Lichtman's '21 Small Paintings' presents a challenge

Susan Lichtman's exhibit of mostly recent oils on linen, "21 Small Paintings," shows in the Hopkins Center's Upper Jewett Corridor (the hallways on either side of the Hinman mailboxes) through the middle of October.

Lichtman's dark interior scenes display poorly in this less than museum-like setting (especially on field-trip days for local elementary schools), so at first they might remind one of earlier, vaguer Pierre Bonnards dragged through the mud (no offense meant -- pretty mud, I mean). Bonnard does not deserve this comparison, and in further analysis the comparison does not capture much of the sense of Lichtman's oeuvre. Her genre work proves rather formulaic.

A table foregrounded supports a still-life of bowl or book or flowers; two people -- a couple, or mother and daughter, or two friends, or man with dog--slightly interact, backgrounded at the top of the painting, usually in a doorway or in some skewed chairs. Some of these domestic scenes don't make obvious sense (especially "New Painting on the Wall" [2001]).

Others do, but boringly: little girl would like some food, for example. The paintings mostly hide the figures, as if time (and the deep sepia hue of the paints and the graininess of the representation borrow oldness from photography) prefers the immutability of objects.

People drift back, their pointless lives of fondness and worry and companionship unimportant, yet maybe just important enough to deserve a corner on the canvas.

Most obvious in these paintings is the paint: thickly knifed on, it catalogues the narrow but deep range of browns: mahogany, cinnamon, chestnut, raw umber, burnt sienna.

Like earthen clays left uncovered by sod, the paint has fallen victim to desertification, the canvas left parched.

The brighter colors, maybe a shock of light on a backroom credenza, do look wet, and float above the painting, an oil-slick on an old road.

Lichtman's technique is quite good, when stared at for a long time at the proper angle. Her works, which are very flat, take time to reveal their topography. In Lichtman's neatest accomplishment, the color lines (the meeting of two fields) crease, as if the paintings fold into three dimensions of origami flattened only in an illusion.

We see each scene from a strange perspective, floating who-know's-where in a living room : "Copy of Round Table" (2001) gave me vertigo, its unnatural angle dizzying. Yet her sense of balance, top to bottom in exact proportions to a Rothko, side to side by the weight of the figures, helps the coherence of pieces in which organization is difficult to see.

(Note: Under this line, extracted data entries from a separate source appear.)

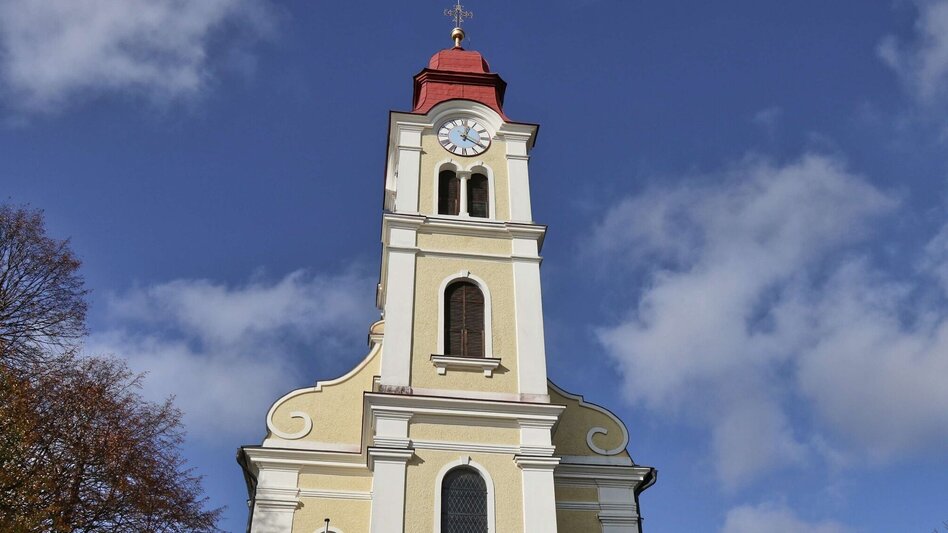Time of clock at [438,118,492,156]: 12:20
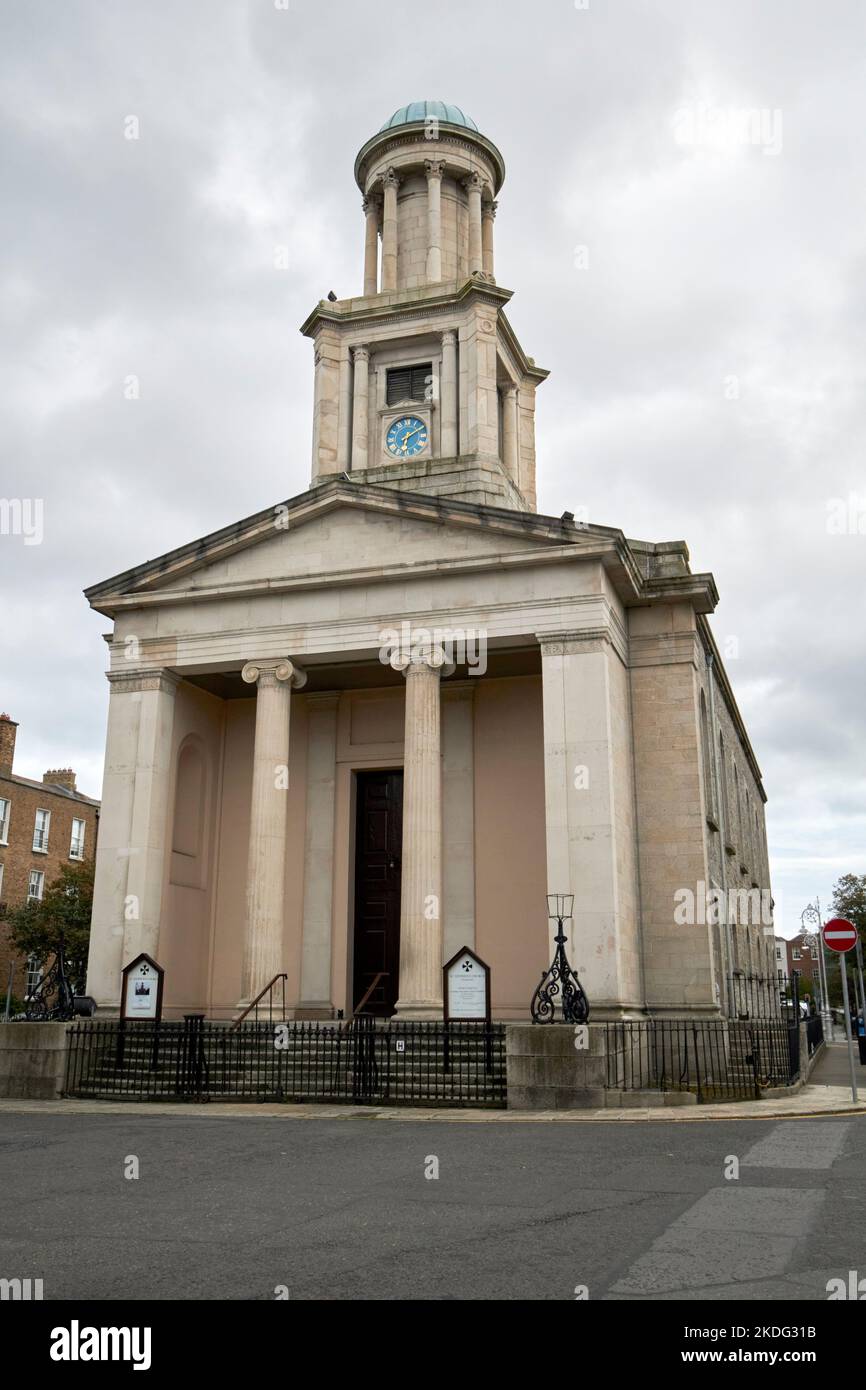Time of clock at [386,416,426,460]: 6:10
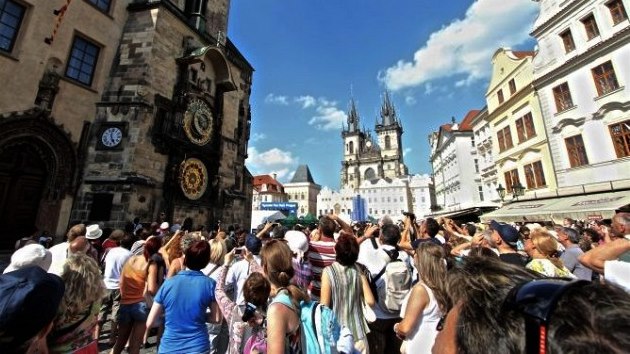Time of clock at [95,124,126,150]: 4:59
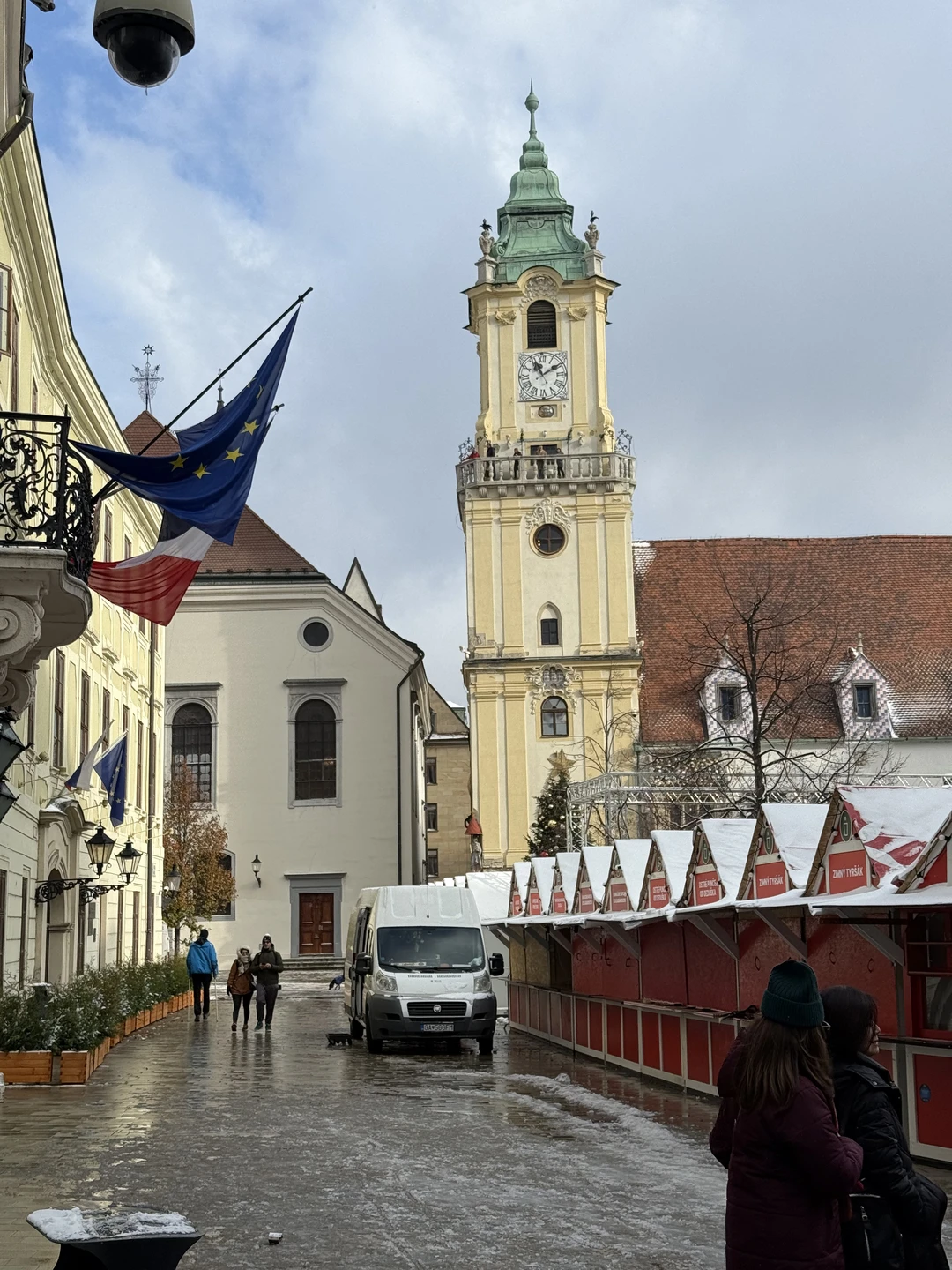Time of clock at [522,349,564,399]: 11:09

For some reason this exhibit includes several pieces, like "Waterglasses and Laundry," in which much of the primer still shows through, upwelling archipelagos of painting wandering as if lost. "Waterglasses" looks like a study, or the beginnings of a bad pastiche. Is she challenging the idea of completion? Her challenge still needs work.

One could grow to like her works, like a medium-sized painting of two Dutch-looking fish on a platter on a table, if hung more appropriately, maybe in a well- but indirectly-lit corner of a room with wooden walls where one would see it intimately and over time.

Brown is brown, and life is boring whether knowingly so or not, but many of Lichtman's paintings (particularly the ones on the Spaulding side of the Corridor) deserve a closer look.